È un cinema corpulento e generoso, quello espresso in Novecento di Bertolucci, che persegue, in un banchetto concettualmente ed esteticamente sontuoso, l’aspirazione alla sintesi di tutti i modelli letterari possibili: quello del romanzo popolare, coi suoi personaggi e i suoi intrecci multipli, le vicende delittuose e gli amori leciti e illeciti; quello del saggio filosofico, non privo di vigore ideologico, che ragiona astrattamente sulla Storia mentre la illustra concretamente; quello della poesia, nella sua duplice anima narrativa e lirica, con l’epos dei servi e dei padroni in lotta e l’intimismo dei dolori, piccoli e grandi, che frastagliano l’ordinario procedere delle esistenze minute.

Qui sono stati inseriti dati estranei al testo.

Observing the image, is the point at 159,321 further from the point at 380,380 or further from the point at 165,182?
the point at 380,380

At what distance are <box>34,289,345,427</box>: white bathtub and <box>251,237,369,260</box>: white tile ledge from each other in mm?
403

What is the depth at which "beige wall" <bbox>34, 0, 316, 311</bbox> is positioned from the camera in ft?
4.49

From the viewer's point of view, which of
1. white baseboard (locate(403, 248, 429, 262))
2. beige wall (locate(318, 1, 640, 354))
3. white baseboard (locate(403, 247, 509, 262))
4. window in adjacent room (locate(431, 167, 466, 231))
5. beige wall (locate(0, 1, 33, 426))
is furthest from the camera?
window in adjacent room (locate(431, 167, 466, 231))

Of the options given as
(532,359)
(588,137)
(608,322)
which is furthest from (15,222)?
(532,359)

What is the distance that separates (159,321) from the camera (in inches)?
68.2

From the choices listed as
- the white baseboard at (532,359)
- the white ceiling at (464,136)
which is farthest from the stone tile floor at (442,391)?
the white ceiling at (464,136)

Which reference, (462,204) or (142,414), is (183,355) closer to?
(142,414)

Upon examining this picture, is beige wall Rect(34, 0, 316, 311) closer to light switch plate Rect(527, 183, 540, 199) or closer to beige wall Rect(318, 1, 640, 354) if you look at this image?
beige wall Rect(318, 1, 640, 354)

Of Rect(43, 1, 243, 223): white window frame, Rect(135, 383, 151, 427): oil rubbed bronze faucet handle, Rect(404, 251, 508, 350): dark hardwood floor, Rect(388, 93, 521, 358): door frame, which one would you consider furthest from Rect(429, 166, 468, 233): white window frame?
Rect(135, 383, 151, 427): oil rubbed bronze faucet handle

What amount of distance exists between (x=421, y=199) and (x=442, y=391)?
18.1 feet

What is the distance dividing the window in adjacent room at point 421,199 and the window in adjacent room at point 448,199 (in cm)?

Novecento e il cinema sfrenato e impuro di Bertolucci, che evita semplificazioni e riduzionismo
Se Ultimo Tango a Parigi chiudeva nello spazio di un appartamento parigino l’infinito riprodursi dei desideri e delle pulsioni tra i due poli archetipici del maschile e del femminile in una dialettica che si manifesta attraverso l’erotismo non addomesticato, Novecento s’apre alla polifonia in concerto e dissonanza, dando al microcosmo il respiro, leggermente più ampio, di una campagna narrativamente fertile che resta, però, sempre al di là degli steccati che la separano, anche allegoricamente, dalla città sognata. Il legame con la terra, origine e fine, appetito simultaneo di fuga e di ritorno, è in Novecento magnificato senza mistificazioni idilliche: come in tutto il suo cinema, anche qui Bertolucci rigetta la purezza per l’impurità e, sullo schermo, non insabbia, ma innerva grazie ad una immagine spessa, quasi plastica, la violenza dell’universo umano e animale, il corpo esultante e quello avvizzito, la morte naturale e quella innaturale, l’amore che nasce e l’amore che finisce, guardando, così, allo stare al mondo come a un fenomeno biologico, che ha una sua bellezza organica alla materia, intrinseca alla sua tragica, sensuale caducità.
Novecento di Bernardo Bertolucci, uscito nelle sale italiane il 3 settembre del 1976, torna in sala grazie a Lucisano Media Group per commemorare il regista, scomparso all’età di 77 anni il 26 novembre 2018.